The datapad Sareh had pulled out turned out to be older than it initially looked... and, well, far more disappointing than I'd expected. At first glance, it seemed to promise everything. I made C-3PO get us a secure reader that was not linked to anything within the library or the temple, and only then did I let her use it.

What welcomed us after she had slotted it in was a dense Sith script, filled with archaic annotations, next to diagrams of half-corrupted data. Apparently, Sareh has been doing her best to decode it since she found it, which was, by her words, three years ago.

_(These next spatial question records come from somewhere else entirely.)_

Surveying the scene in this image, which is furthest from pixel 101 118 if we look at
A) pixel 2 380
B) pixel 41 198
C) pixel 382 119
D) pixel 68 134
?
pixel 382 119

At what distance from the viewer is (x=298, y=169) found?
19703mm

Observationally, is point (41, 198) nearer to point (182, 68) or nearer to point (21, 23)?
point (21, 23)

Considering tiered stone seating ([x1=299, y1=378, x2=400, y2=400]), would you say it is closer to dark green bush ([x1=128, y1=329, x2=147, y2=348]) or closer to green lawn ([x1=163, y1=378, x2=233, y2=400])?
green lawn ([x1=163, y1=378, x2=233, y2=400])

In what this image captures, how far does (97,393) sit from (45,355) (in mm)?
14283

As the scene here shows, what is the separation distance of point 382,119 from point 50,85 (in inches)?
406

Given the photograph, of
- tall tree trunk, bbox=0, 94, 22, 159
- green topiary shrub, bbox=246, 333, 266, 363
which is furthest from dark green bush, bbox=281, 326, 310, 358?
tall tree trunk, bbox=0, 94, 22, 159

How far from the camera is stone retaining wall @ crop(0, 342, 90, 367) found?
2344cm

"Anything you are seeing in here... These aren't primary sources," She explained as we were scrolling through another block of broken-looking text. At the same time, C-3PO hovered nearby, projecting translations at a pace only he could maintain, trying to be helpful. Which also meant he many times just started to speak, only to be stopped by Sareh scrolling past what he was looking at, "They're, for the most part, commentaries from an unknown Dark Side user who tried to work with the original, Sith Holocron, the data is derived from."

"Yes, that does make sense. Quite so," C-3PO agreed at once. "Marginal theories are noticeable within the deciphered parts, along with comparative analyses, and... oh dear... There is quite a lot of speculation in here. Honestly, Sith scholars were dreadfully fond of pretending certainty where none should be."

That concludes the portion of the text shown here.